[Start Provided text]

Vancouver Drops From #1 Spot In Livability Survey For First Time In Nearly A Decade
Vancouver has finally slipped from the top of The Economist's global livability survey after nearly a decade.
Our glittering city, wedged as it is between the mountains and the water, was finally undone by traffic congestion. The British magazine's business-research division has downgraded Vancouver to No. 3 out of the 140 cities ranked annually for quality of life.
Melbourne, Australia, and Vienna, Austria, are now ranked one and two in the 2011 Livability Ranking by the Economist Intelligence Unit. Melbourne edged out Vancouver by only two tenths of a percentage point.
"Vancouver has seen increased [traffic] congestion in the surrounding area," said Economist analyst Jon Copestake. Ongoing upgrades to Highway One and the resulting delays for commercial traffic and commuters were a factor in the lower ranking, he said.
The report specifically cites lengthy closures on Vancouver Island's Malahat highway as a reason for a 0.7-per-cent decline in Vancouver's overall livability rating, a reference that inspired widespread derision from commentators and locals on the Web and social media, particularly Twitter.
Copestake explains the seemingly dramatic effect of the Malahat highway closure thus: "When we compile the scores, we look at the area around a city as well as the city itself for assessing indicators. For example, congestion on the M25 is an indicator of problems in London's transport infrastructure. So we used the Malahat highway as an example of this for Vancouver."
Copestake quickly came to understand that Vancouver's long run at the top of the EIU rankings has become a part of the city's collective self-image.
"I didn't realize the importance of the ranking until I had angry Vancouverites contacting me by email today [Tuesday]," laughed Copestake. "People need to understand that the rankings are very tight at the top and that Vancouver scores almost perfectly in every category."

[End Provided text]

_Stated exercise A_:
Answer these questions from the livability article, one per line:
(i) How many cities are ranked each year for quality of life?
(ii) Which two cities now hold the first and second places?
(iii) Which highway on Vancouver Island does the report cite?
The livability article and the records after it come from separate sources.

[Start Recorded information]

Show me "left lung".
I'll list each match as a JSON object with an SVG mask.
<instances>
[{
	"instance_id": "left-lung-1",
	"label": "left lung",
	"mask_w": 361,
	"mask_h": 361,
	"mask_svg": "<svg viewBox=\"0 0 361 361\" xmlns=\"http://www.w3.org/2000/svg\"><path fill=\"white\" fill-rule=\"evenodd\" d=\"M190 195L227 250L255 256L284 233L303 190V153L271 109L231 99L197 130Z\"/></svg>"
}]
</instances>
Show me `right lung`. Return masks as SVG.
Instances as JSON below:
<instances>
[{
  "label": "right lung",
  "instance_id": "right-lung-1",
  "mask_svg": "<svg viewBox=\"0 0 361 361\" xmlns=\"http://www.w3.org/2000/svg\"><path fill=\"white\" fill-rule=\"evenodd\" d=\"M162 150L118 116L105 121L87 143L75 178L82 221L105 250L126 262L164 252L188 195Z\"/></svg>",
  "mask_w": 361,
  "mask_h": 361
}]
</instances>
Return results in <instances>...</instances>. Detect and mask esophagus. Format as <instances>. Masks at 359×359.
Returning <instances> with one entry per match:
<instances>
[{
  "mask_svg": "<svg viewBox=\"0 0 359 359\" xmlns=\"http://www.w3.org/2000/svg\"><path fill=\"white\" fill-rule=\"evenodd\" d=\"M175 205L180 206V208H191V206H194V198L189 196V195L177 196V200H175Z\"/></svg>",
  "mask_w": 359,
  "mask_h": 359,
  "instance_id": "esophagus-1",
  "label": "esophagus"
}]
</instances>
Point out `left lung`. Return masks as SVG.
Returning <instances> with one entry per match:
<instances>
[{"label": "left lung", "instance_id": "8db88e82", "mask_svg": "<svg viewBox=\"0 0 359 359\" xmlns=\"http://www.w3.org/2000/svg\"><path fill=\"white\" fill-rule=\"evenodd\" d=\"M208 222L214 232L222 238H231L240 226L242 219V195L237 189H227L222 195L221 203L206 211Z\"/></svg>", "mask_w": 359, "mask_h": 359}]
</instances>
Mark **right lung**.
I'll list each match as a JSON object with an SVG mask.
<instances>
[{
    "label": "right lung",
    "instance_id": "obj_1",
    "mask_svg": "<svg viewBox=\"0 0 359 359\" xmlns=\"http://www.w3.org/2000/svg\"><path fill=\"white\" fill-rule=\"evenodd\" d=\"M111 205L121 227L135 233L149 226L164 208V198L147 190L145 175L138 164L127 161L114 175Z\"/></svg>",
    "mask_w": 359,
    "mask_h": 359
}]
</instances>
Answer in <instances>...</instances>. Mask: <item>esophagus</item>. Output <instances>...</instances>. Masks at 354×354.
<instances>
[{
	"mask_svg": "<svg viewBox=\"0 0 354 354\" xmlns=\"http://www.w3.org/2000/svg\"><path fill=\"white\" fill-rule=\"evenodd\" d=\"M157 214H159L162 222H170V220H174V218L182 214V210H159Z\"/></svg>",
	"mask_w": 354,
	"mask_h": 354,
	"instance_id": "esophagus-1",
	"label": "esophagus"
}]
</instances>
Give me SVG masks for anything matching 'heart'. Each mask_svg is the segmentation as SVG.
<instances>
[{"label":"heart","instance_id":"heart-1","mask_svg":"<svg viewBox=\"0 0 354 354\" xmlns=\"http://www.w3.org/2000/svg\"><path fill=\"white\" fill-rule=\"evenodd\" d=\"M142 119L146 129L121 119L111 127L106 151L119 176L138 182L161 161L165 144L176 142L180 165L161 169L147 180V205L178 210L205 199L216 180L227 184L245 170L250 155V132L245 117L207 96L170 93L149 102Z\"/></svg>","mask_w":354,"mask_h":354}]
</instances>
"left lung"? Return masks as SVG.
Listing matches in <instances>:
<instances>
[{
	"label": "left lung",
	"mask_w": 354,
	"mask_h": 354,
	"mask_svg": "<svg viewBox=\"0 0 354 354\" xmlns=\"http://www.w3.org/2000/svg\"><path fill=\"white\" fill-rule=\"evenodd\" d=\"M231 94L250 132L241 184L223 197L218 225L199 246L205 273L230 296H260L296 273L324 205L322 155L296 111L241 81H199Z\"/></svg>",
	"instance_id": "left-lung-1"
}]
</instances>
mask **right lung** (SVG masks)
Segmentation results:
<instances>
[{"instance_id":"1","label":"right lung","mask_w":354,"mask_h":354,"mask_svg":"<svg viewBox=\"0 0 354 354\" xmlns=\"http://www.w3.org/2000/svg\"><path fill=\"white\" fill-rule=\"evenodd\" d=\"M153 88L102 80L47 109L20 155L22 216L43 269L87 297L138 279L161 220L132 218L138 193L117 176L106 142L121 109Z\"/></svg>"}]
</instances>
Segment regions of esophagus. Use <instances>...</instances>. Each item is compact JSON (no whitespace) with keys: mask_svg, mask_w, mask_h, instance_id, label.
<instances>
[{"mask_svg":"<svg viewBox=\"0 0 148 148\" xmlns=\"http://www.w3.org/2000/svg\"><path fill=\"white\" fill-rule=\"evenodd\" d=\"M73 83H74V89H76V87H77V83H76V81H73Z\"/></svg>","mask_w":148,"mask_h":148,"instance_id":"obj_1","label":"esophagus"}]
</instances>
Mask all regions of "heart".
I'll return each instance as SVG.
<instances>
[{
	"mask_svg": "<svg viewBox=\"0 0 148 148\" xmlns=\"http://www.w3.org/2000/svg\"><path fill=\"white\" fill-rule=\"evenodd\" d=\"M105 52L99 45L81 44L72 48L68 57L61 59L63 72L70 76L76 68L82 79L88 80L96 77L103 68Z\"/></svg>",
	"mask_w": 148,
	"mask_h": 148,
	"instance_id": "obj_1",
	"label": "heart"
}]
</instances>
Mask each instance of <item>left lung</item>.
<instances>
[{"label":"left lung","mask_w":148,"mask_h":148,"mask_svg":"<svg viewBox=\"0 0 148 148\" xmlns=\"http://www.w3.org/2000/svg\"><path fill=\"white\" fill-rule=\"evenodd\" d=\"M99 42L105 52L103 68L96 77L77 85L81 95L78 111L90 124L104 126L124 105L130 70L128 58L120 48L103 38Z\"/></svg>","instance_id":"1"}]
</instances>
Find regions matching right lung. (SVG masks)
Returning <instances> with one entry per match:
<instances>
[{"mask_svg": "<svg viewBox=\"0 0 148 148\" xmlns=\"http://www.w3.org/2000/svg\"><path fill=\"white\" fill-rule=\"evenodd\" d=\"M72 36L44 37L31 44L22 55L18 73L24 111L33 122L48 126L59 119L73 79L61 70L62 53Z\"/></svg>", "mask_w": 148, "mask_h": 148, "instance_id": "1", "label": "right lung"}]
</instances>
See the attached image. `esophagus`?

[End Recorded information]

_Stated exercise B_:
Please copy the records starting with the line that contains "Mask each instance of <item>left lung</item>." and going on through the end of the records, both ends included.

_Output A_:
(i) 140
(ii) Melbourne, Australia, and Vienna, Austria
(iii) The Malahat highway

_Output B_:
Mask each instance of <item>left lung</item>.
<instances>
[{"label":"left lung","mask_w":148,"mask_h":148,"mask_svg":"<svg viewBox=\"0 0 148 148\" xmlns=\"http://www.w3.org/2000/svg\"><path fill=\"white\" fill-rule=\"evenodd\" d=\"M99 42L105 52L103 68L96 77L77 85L81 95L78 111L90 124L104 126L124 105L130 70L128 58L120 48L103 38Z\"/></svg>","instance_id":"1"}]
</instances>
Find regions matching right lung. (SVG masks)
Returning <instances> with one entry per match:
<instances>
[{"mask_svg": "<svg viewBox=\"0 0 148 148\" xmlns=\"http://www.w3.org/2000/svg\"><path fill=\"white\" fill-rule=\"evenodd\" d=\"M72 36L44 37L31 44L22 55L18 73L24 111L33 122L48 126L59 119L73 79L61 70L62 53Z\"/></svg>", "mask_w": 148, "mask_h": 148, "instance_id": "1", "label": "right lung"}]
</instances>
See the attached image. `esophagus`?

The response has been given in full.